▸ Brief: Change every occurrence of "camera" to "viewer" throughout the listing below, keeping everything else the same, and leave out the pictures.

Exercise input start

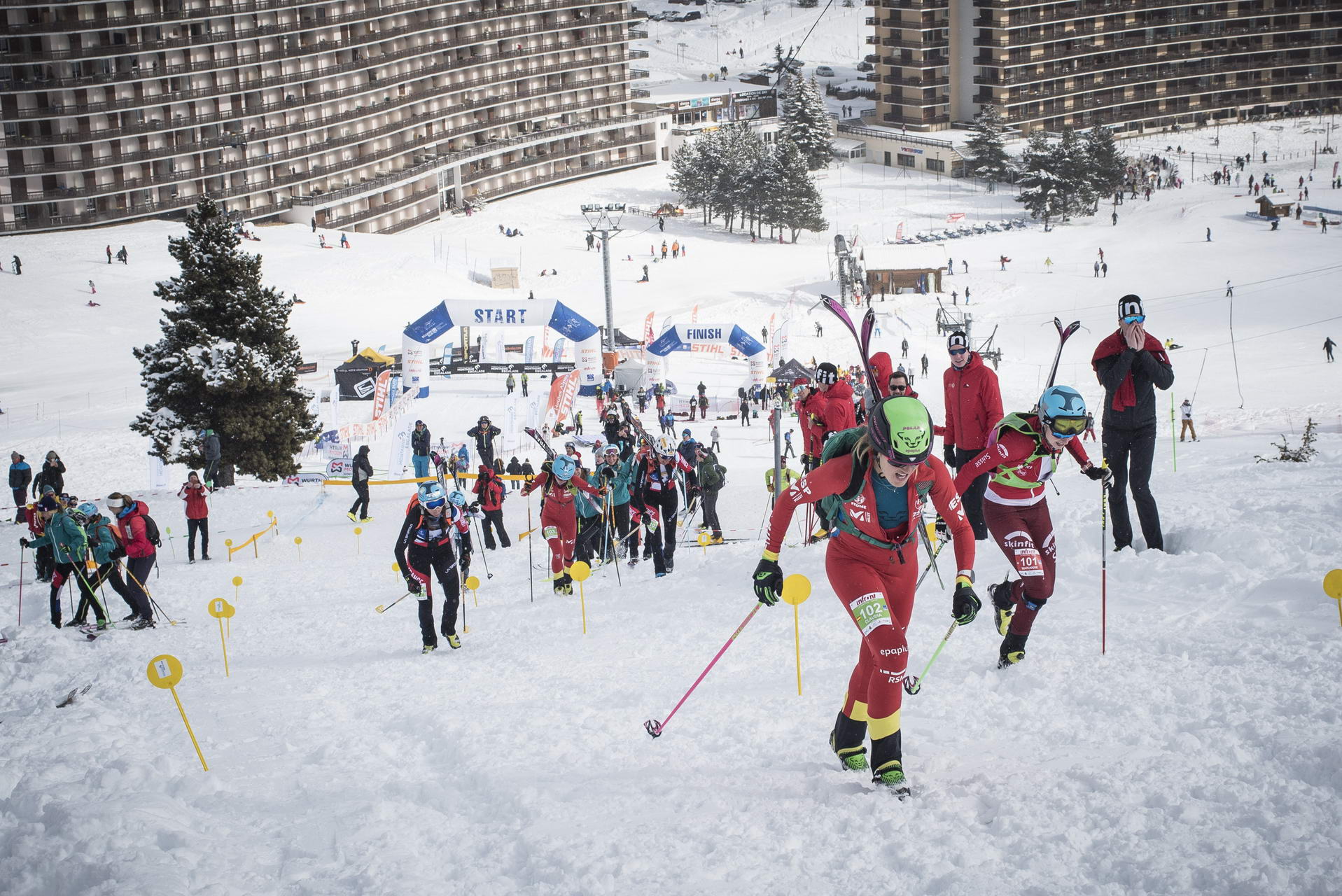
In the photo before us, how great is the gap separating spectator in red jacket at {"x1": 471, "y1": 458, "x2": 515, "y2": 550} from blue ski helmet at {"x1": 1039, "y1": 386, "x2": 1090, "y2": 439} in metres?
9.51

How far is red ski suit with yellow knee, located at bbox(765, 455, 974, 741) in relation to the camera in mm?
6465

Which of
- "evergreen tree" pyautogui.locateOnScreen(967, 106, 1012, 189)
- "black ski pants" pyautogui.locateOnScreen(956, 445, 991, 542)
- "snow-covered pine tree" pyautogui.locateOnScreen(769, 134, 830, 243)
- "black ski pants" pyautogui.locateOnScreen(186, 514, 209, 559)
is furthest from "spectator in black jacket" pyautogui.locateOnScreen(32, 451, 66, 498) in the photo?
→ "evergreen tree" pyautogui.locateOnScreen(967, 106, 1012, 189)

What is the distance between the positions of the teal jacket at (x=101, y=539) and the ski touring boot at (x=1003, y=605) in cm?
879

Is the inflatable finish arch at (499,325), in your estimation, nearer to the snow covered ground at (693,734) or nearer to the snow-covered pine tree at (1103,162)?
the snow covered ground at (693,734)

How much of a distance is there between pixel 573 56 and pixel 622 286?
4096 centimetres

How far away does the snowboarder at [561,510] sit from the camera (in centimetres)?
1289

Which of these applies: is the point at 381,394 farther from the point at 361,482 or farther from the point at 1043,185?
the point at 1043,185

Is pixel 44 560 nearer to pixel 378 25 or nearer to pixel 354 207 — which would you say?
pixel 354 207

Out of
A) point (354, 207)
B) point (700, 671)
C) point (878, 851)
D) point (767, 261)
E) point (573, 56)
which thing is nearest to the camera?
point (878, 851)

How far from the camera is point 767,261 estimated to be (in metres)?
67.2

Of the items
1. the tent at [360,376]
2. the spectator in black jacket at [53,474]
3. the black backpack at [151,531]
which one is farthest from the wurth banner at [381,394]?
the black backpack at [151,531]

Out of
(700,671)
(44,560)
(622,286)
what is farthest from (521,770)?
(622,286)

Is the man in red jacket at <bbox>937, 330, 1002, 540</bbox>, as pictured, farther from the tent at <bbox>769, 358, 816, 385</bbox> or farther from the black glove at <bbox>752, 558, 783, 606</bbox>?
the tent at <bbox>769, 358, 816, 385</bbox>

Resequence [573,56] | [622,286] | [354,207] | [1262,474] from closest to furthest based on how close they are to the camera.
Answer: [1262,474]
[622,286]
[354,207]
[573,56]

Exercise input end

▸ Correct output:
In the photo before us, how great is the gap separating spectator in red jacket at {"x1": 471, "y1": 458, "x2": 515, "y2": 550} from blue ski helmet at {"x1": 1039, "y1": 386, "x2": 1090, "y2": 439} in metres?
9.51

How far is red ski suit with yellow knee, located at bbox(765, 455, 974, 741) in relation to the viewer in mm?
6465

Which of
- "evergreen tree" pyautogui.locateOnScreen(967, 106, 1012, 189)
- "black ski pants" pyautogui.locateOnScreen(956, 445, 991, 542)
- "snow-covered pine tree" pyautogui.locateOnScreen(769, 134, 830, 243)
- "black ski pants" pyautogui.locateOnScreen(186, 514, 209, 559)
is furthest from "spectator in black jacket" pyautogui.locateOnScreen(32, 451, 66, 498) in the photo?
→ "evergreen tree" pyautogui.locateOnScreen(967, 106, 1012, 189)

What is the distance between the positions of the teal jacket at (x=101, y=539) and the ski touring boot at (x=1003, y=605) in cm?
879

Is the inflatable finish arch at (499,325), in your estimation, nearer to the snow covered ground at (693,734) or nearer to the snow-covered pine tree at (1103,162)?
the snow covered ground at (693,734)

How much of a distance is there between pixel 573 56 and pixel 622 286?
4096 centimetres

How far away does the snowboarder at [561,510] sit from the viewer (in centimetres)?
1289

Which of these applies: is the point at 381,394 farther from the point at 361,482 or farther from the point at 1043,185?
the point at 1043,185

Is pixel 44 560 nearer to pixel 378 25 or nearer to pixel 354 207 — which would you say?
pixel 354 207

Out of
A) point (354, 207)
B) point (700, 671)
C) point (878, 851)
D) point (767, 261)
E) point (573, 56)
which thing is nearest to the viewer?
point (878, 851)

How far from the viewer is point 767,261 estimated to be (in metres)?
67.2

Of the items
1. the tent at [360,376]
2. the spectator in black jacket at [53,474]
3. the black backpack at [151,531]
which one is farthest from the wurth banner at [381,394]?
the black backpack at [151,531]

Out of
(700,671)
(44,560)
(622,286)
what is farthest from (521,770)?
(622,286)

Is the man in red jacket at <bbox>937, 330, 1002, 540</bbox>, as pictured, farther from the tent at <bbox>769, 358, 816, 385</bbox> or farther from the black glove at <bbox>752, 558, 783, 606</bbox>?
the tent at <bbox>769, 358, 816, 385</bbox>

Resequence [573,56] | [622,286] | [354,207] | [1262,474] from closest to furthest based on how close they are to the viewer.
Answer: [1262,474]
[622,286]
[354,207]
[573,56]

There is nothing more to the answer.